In general, however, I consider thoughts to be more proactive and feelings more reactive. Sometimes feelings just come up, seemingly on their own. By paying closer attention to your thoughts, and how positive or negative they are, you can provide more influence over how you feel.

For more on this subject, which is related to cognitive-behavioral therapy, check out these websites:

http://www.nacbt.org/whatiscbt.htm

http://www.sleepeducation.com/Treatment.aspx?id=5

Mental vs Emotional, or Mental and Emotional

If asked, people tend to identify themselves as more intellectual or more emotional, or a balance of the two. For those of you that are balanced, well done.
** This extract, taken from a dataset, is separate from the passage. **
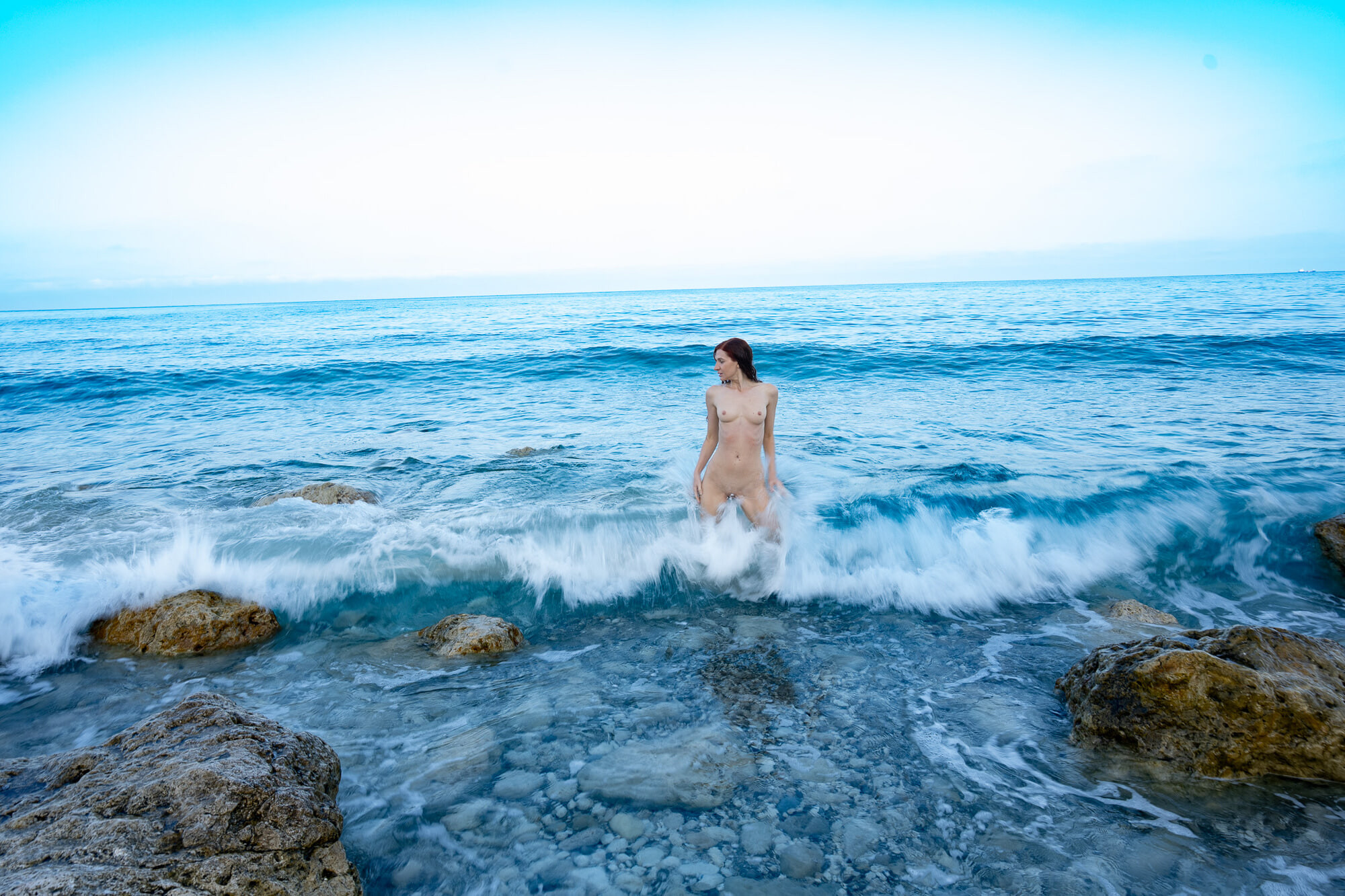 Lina Arian by the sea #35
For the rest of us, the favoring of intellect or emotions sometimes can lead us to worry that the other one is a weakness. This is a “mental vs emotional” approach. Consider using a “mental and emotional” approach.

People who are deep thinkers, or just thinkers, might see emotions as getting in the way of rational thinking. That can be true. When someone is overwhelmed it is certainly difficult to maintain clear, rational thinking. On the other hand, emotions are a part of us as humans and serve as a source for enjoyment, meaning, and can also be a type of warning system. People who tend to be more emotional might frown on not being able to feel their emotions if they are mentally focused on something.

The key is to allow both mental and emotional functioning to exist together. To do this, it may as simple as giving yourself time for each. If you wake up tomorrow morning and your emotions are already in high gear, allow them to be intense for a few minutes and then acknowledge that you can step back mentally and add some rational thought to the emotions. If you have spent the day concentrating on work or other tasks but haven’t taken the time to acknowledge your emotions, slow down for a few minutes and let them in.

It is okay to feel and it is okay to think. Try to find your own balance with both.

Leave Work Emotions at Work

There are days when it’s tough to walk out the door after work without carrying some “emotional baggage” with you.

  1. After you arrive at work and just before you start your day, close your eyes, picture yourself in a good frame of mind for the day, and take 2 deep, cleansing breaths.
  2. Make your smiles simple and sincere.
  3. Send a short, supportive or complimenting email to a co-worker you enjoy working with. 
  4. Avoid listening to and spreading gossip. 
  5. Right before you leave work, or just after you get outside, mentally review the day you just had in your mind (take about 30 seconds to 1 minute). Consider the emotion you felt most often that day (whether you think it was positive or negative), and then reflect on something positive outside of work. This provides a nice transition from your work life to your personal life.